The idea, much as it was with printed content, is to archive the U.K.’s cultural and intellectual output. The libraries — including the British Library, the national libraries of Scotland and Wales, Trinity College Library Dublin, the Bodleian Libraries and Cambridge University Library — will be allowed to scrape and store everything on the .uk domain, and to demand copies of ebooks, e-journals and even CD-ROMs published in the U.K.
Here’s an interesting snippet from the FAQs:
“Legal Deposit Libraries will copy U.K.-published material from the internet, including freely accessible material on the open web. They are also entitled to harvest copies of password-protected or paid-for material, but are putting alternative arrangements in place for any publisher who prefers to deliver such material to them instead.”

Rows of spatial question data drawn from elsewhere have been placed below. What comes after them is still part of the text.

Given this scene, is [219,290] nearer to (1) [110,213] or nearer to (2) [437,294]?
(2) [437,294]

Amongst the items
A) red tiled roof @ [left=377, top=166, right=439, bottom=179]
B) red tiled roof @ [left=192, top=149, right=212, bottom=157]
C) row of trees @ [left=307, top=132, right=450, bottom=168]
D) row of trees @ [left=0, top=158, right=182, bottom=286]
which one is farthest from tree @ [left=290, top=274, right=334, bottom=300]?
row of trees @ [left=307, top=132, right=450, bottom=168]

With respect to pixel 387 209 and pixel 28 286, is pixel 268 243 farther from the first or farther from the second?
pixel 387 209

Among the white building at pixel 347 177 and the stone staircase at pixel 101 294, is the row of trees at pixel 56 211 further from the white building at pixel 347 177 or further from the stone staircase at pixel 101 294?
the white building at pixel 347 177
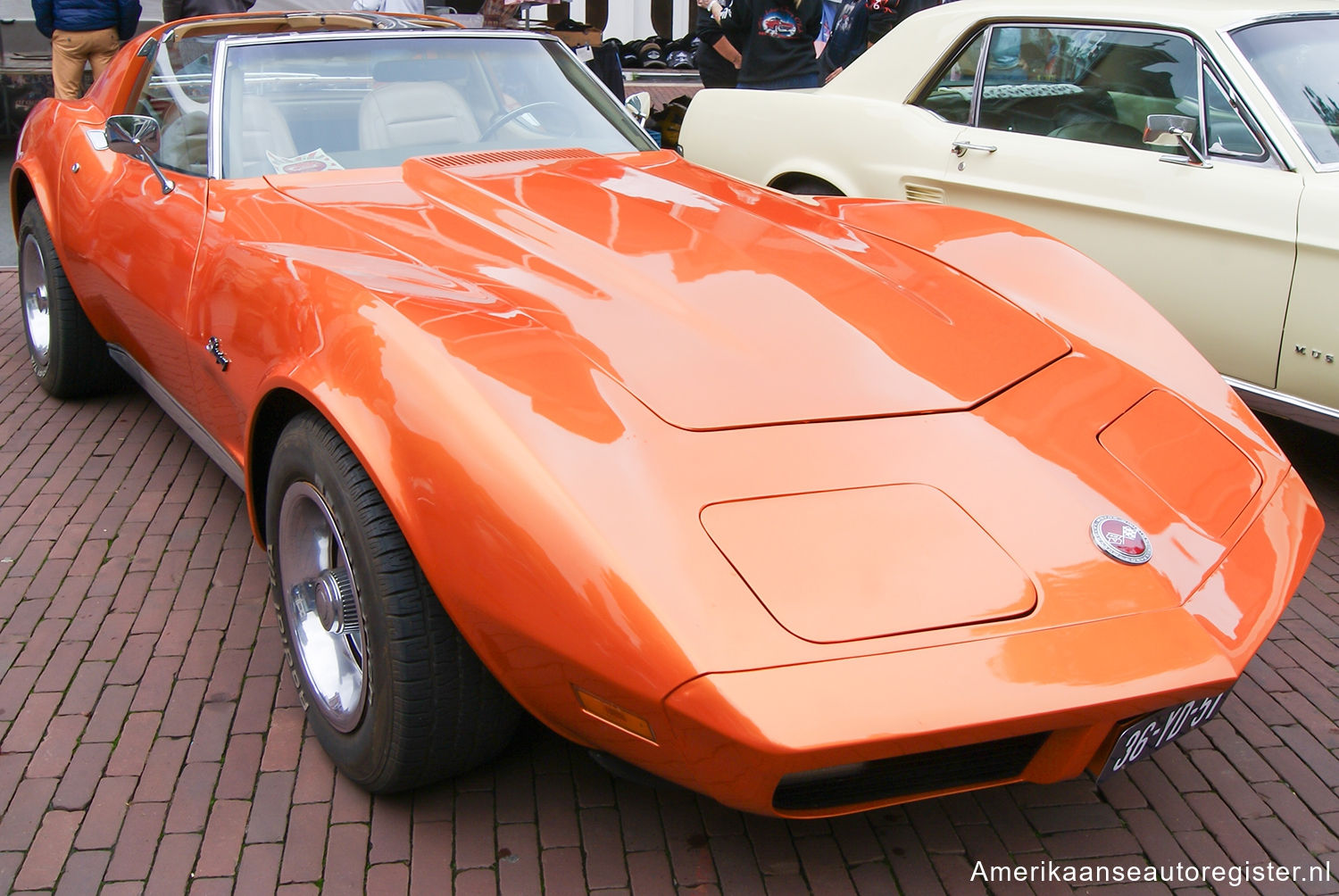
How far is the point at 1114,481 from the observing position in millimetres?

A British Library spokesman confirmed to me on Friday that this was a reference to paywalled content. However, given that people will only be able to access the archive by physically visiting the libraries in question, and that there will be a seven-day lag between publication and archiving, that shouldn’t be too much of a problem for the publishers.
The spokesman said social media output would also be included, “as long as it is U.K.-based and openly available on the web,” and confirmed that this includes identifiably U.K.-based individuals’ Twitter feeds, although “we’d need to select people because it’s a .com” — no Library of Congress-style catch-all approach, then.
“The main thing we’re trying to capture first time round is .uk domain websites,” the spokesman added, while also stressing that no non-public social media material would be scraped.
On the book publishing side, The Bookseller reported that priority will be given to ebook-only publishers. This is presumably because those who aren’t ebook only are already submitting their books under the previously existing legal deposit scheme.
So why is this all happening? As my colleague Mathew Ingram pointed out last year, digital content can often be ephemeral and easily lost. That sentiment was echoed on Friday by British Library chief executive Roly Keating:
“Ten years ago, there was a very real danger of a black hole opening up and swallowing our digital heritage, with millions of web pages, e-publications and other non-print items falling through the cracks of a system that was devised primarily to capture ink and paper.
The regulations now coming into force make digital legal deposit a reality, and ensure that the Legal Deposit Libraries themselves are able to evolve — collecting, preserving and providing long-term access to the profusion of cultural and intellectual content appearing online or in other digital formats.”
The U.K. is not the first country to update its legal deposit rules in this way – similar requirements are in place inDenmark, Finland, Sweden and New Zealand.